**Prompt:** Beneath this instruction is a block of data; output from it exactly the lines that run from the one containing "24 PINE CIRCLE Belleair, FL 33756" through the one containing "Blue Jays RHP", inclusive.

**Records to process:**
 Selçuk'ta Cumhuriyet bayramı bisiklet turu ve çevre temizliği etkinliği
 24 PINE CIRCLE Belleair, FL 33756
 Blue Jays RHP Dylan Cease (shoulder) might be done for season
--
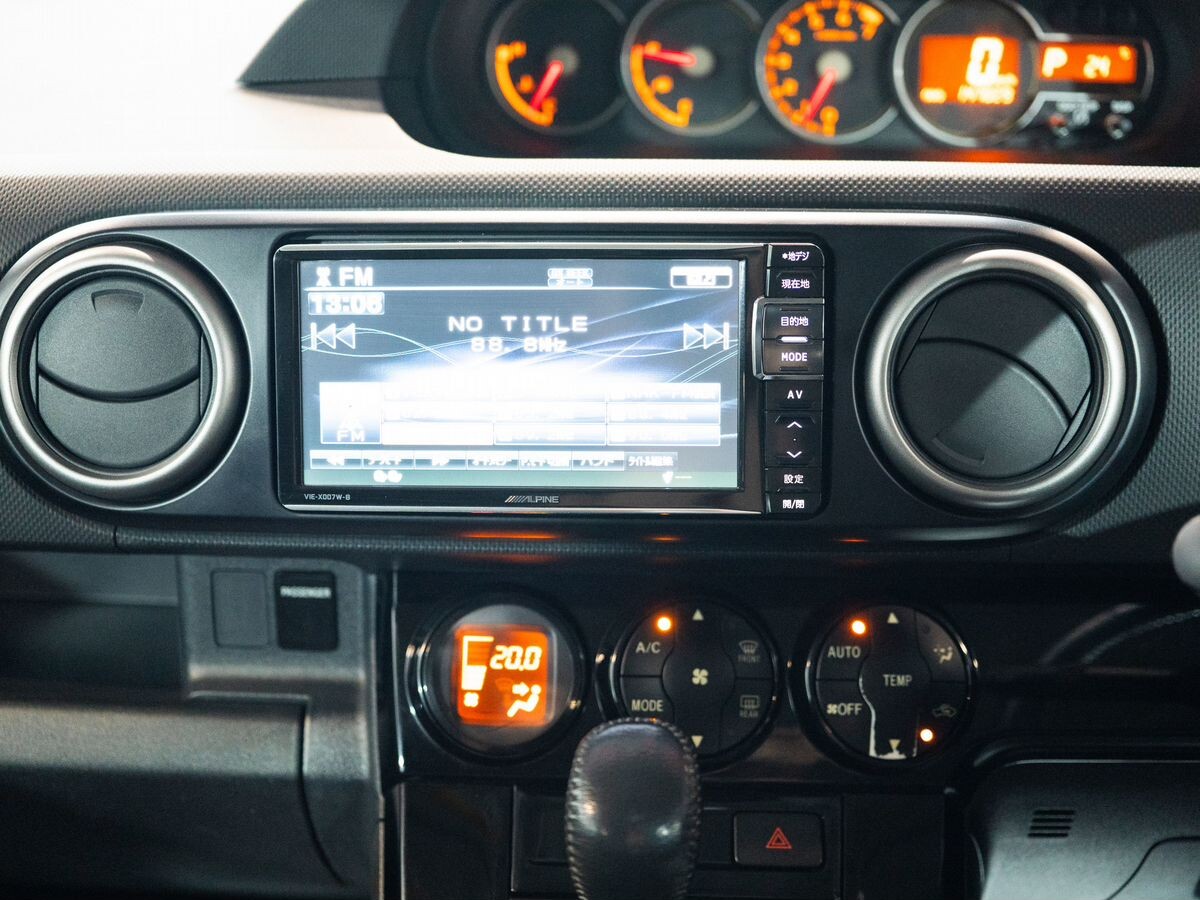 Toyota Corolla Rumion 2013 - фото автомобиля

**Exercise result:**
 24 PINE CIRCLE Belleair, FL 33756
 Blue Jays RHP Dylan Cease (shoulder) might be done for season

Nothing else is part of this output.